The archaeologist who helped lead the dig that found Britain’s oldest house said the site was still giving up its secrets 10 years on.
Star Carr hit the headlines in 2010 when a circular Stone Age structure found was dated to about 8,500 BC.
Archaeologist Nicky Milner said working on the site was akin to time-travel.
“It’s as close as you can get to being in a Tardis.
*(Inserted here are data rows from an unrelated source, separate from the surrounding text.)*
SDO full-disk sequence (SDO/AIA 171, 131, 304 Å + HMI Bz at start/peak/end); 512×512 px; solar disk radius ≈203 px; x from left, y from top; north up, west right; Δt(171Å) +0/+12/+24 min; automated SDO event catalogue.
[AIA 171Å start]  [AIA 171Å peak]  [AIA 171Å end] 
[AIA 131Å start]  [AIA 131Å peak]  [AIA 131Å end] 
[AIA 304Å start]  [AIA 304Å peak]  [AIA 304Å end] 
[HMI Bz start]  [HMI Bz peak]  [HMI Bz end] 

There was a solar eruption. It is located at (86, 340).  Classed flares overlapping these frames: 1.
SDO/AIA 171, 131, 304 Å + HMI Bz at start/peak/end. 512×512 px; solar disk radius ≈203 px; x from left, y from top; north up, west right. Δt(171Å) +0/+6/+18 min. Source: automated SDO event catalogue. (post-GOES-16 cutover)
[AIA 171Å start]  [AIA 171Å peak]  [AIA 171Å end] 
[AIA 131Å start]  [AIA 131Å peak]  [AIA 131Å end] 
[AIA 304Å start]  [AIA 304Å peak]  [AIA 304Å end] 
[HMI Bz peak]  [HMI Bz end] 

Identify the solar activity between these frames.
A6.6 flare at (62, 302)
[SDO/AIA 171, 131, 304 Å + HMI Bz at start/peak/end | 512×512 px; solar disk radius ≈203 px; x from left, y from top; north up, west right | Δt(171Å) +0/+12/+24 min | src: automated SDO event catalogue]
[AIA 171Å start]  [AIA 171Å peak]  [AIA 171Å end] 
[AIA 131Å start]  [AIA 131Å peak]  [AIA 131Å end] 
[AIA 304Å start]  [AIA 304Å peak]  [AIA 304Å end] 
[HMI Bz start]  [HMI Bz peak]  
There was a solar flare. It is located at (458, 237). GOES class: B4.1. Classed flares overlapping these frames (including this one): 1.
It was an absolute dream, it took up 15 years of my life,” Dr Milner said.
Ray Mears, bushcraft expert and TV presenter, was one of those who helped unlock the purpose of wood found at the site.
Star Carr is a Mesolithic, or Middle Stone Age, site near Scarborough in North Yorkshire dating to almost 11,000 years ago.
The earliest British examples of jewellery, carpentry and a hunting bow were found there.
“I want to bring the site alive for everyone, I want to imagine what its inhabitants were like,” she said.
“So it becomes more about the stories you can tell from what we are digging,” she said.
Other finds at Star Carr have included headdresses made from red deer skulls, thought to be used in rituals.
Excavation would only be a small part of an archaeologist’s work, with years of analysis to follow, said Dr Milner.
However, in the case of a “very, very rare” pendant marked with line, she said it was “the earliest artwork found but we will never know what the lines mean”.
With Mears’s help one piece of wood was recognised as Britain’s oldest complete bow.
“Ray was able to reconstruct the wood and make replica bows, he has worked with a lot of hunter gatherers and he’s got that kind of knowledge to get into the mind of hunters,” said Dr Milner.
One regret for Dr Milner is that Star Carr has not yielded “a single human bone” and only about 5% of the potential site has been dug, she estimated.
“We have only got a small piece of the picture, we are missing so much of the people’s lives, she added.
- The Yorkshire museum called Star Carr “the most significant Mesolithic site in Europe”
- The oldest remains of a house were found and up to three more have been excavated
- The house would have had a diameter of about 11ft (3.5m)
- John Moore, a local amateur archaeologist, carried out the first, small excavation at Star Carr in 1948
- The latest dig on the scheduled site started in 2004 and closed in 2015
- Other finds include long planks laid side by side at the edge of a former lake, the earliest carpentry known in Europe
- Dr Nicky Milner of the University of York, Dr Chantal Conneller of Newcastle University and Dr Barry Taylor of the University of Chester were the dig’s co-directors.